Regarding quantization, we wanted to develop a code path that absorbs any quantization formats, for example, those from GGML or GPTQ, so that they could be all used. ML compilation (MLC) is agnostic to any quantization formats, but we just haven't exposed such abstractions yet.
On CPU offloading, imagine if you are writing PyTorch, it should be as simple as a one-liner `some_tensor.cpu()` to bring something down to host memory, and `some_tensor.cuda()` to get it back to CUDA - seems a low-hanging fruit but it's not implemented yet in MLC LLM :( Lots of stuff to do and we should make this happen soon.
We haven't done any comparison them yet, but generally we believe Vulkan as a more generic cross-vendor API should be slower than ROCm. Same for CUDA vs Vulkan.
Generally speaking I expect Vulkan to be slower than ROCm given it's designed for generic gaming across GPU vendors, so the takeaway is, whenever ROCm is available and usable, we should use ROCm. And it's the same for CUDA vs Vulkan.
> Can you comment on how difficult it was to achieve this, and what the relative advantages b/w cards?
Thanks for asking! I personally believe TVM Unity is a proper software stack for ML compilation (MLC), and its existing optimizations (e.g. TensorCore offloading) can be transparently transferred to AMD/Intel/Apple/mobile GPUs without too much engineering effort.
Of course my claim is limited to ML workloads. Not an expert outside the ML world, so I couldn't say for general HPC.

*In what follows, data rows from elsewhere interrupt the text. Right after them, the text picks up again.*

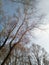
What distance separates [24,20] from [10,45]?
2645 mm

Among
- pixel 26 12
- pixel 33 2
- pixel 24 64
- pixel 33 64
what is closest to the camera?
pixel 33 2

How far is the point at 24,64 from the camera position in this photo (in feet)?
141

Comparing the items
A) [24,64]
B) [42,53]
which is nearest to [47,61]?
[42,53]

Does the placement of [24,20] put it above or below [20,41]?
above

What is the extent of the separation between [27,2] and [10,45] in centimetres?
447

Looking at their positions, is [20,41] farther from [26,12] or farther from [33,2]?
[33,2]


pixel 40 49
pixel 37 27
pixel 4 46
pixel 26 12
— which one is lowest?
pixel 40 49

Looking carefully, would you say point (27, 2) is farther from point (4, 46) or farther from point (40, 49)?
point (40, 49)

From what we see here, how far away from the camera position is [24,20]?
18750 mm

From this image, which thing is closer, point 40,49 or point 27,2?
point 27,2

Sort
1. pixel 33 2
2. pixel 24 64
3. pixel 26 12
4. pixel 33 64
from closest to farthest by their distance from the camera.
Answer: pixel 33 2 < pixel 26 12 < pixel 24 64 < pixel 33 64

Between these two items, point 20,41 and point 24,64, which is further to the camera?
point 24,64

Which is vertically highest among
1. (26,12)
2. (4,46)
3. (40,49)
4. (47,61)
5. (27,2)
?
(27,2)

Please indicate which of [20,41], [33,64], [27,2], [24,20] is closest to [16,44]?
[20,41]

Really depends on how good ROCm support for WSL2 is. Our team don't have a windows machine so could not verify ourselves, but if you got ROCm set up properly on WSL2, MLC LLM should work out of the box
ROCm has improved a lot over the past few months, and now ROCm 5.6 seems to work out of box by just following this tutorial: https://rocm.docs.amd.com/en/latest/deploy/linux/installer/i.... TVM Unity, the underlying compiler MLC LLM uses, seems to work out of box too on ROCm 5.6 - from Bohan Hou who sets up the environment
tbh im not sure what amds plan is on ROCm support on consumer devices, but i dont really think amd is being fraudulent or something.
Both rocm and vulkan are supported in MLC LLM as mentioned in our blog post. we are aware that rocm is not sufficient to cover consumer hardwares, and in this case vulkan is a nice backup!

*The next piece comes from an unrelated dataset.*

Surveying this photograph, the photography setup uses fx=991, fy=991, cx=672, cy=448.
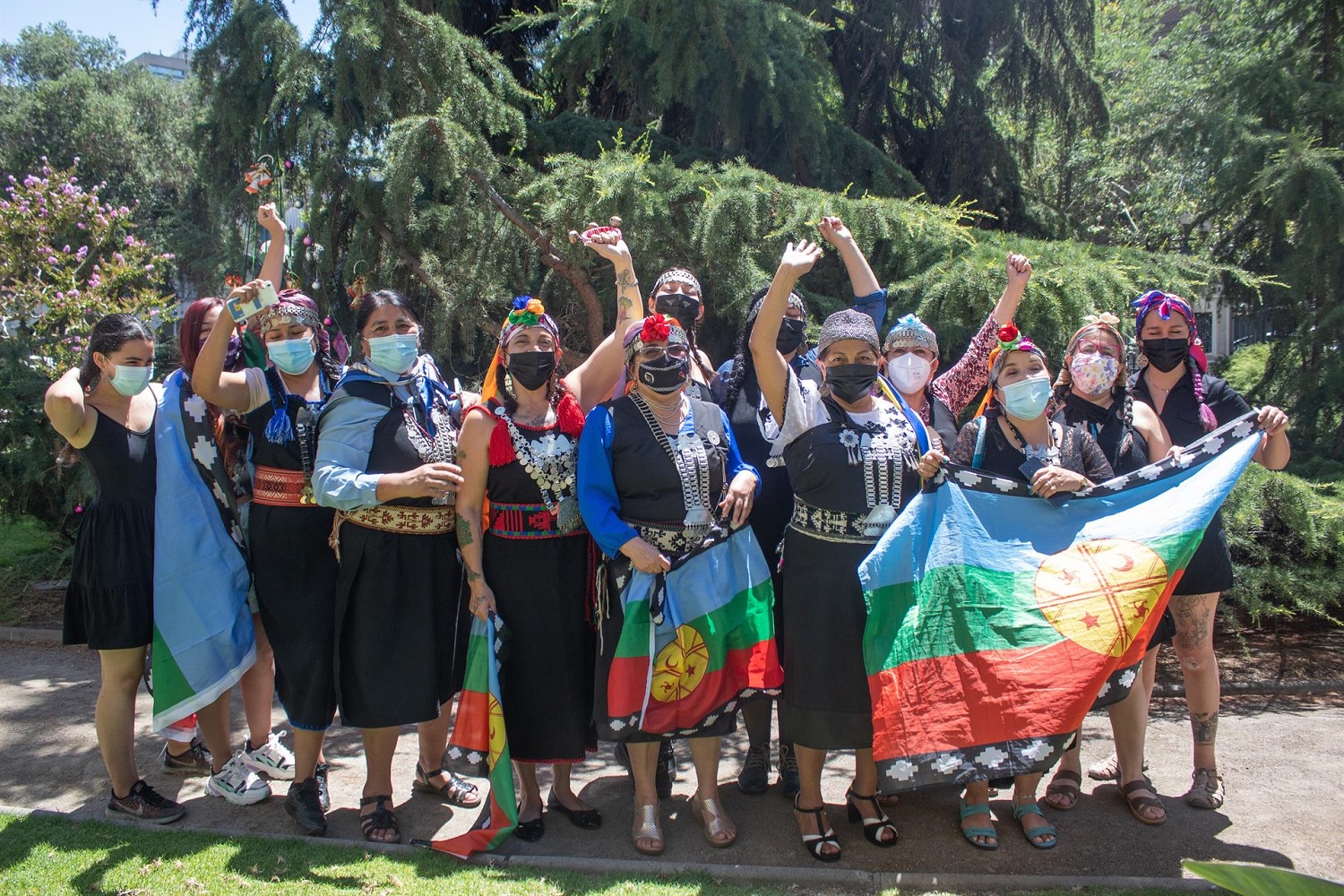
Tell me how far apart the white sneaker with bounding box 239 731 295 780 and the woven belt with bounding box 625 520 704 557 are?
7.20 feet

There are two points I personally wanted to make through this project:
1) With a sufficiently optimized software stack, AMD GPUs can be sufficiently cost-efficient to use in LLM serving;
2) ML compilation (MLC) techniques, through its underlying TVM Unity software stack, are the best fit in terms of cross-hardware generalizable performance optimizations, quickly delivering time-to-market values, etc.
So far, to the best of our knowledge, MLC LLM delivers the best performance across NVIDIA and AMD GPUs in single-batch inference on quantized models, and batched/distributed inference is on the horizon too.
I don't think TVM advertised a lot on its full capabilities, for example, high-perf codegen for dynamic shapes without auto-tuning, or auto-tuning-based codegen, at least in the past few years, and that might be one of the factors it doesn't got a lot of visibility.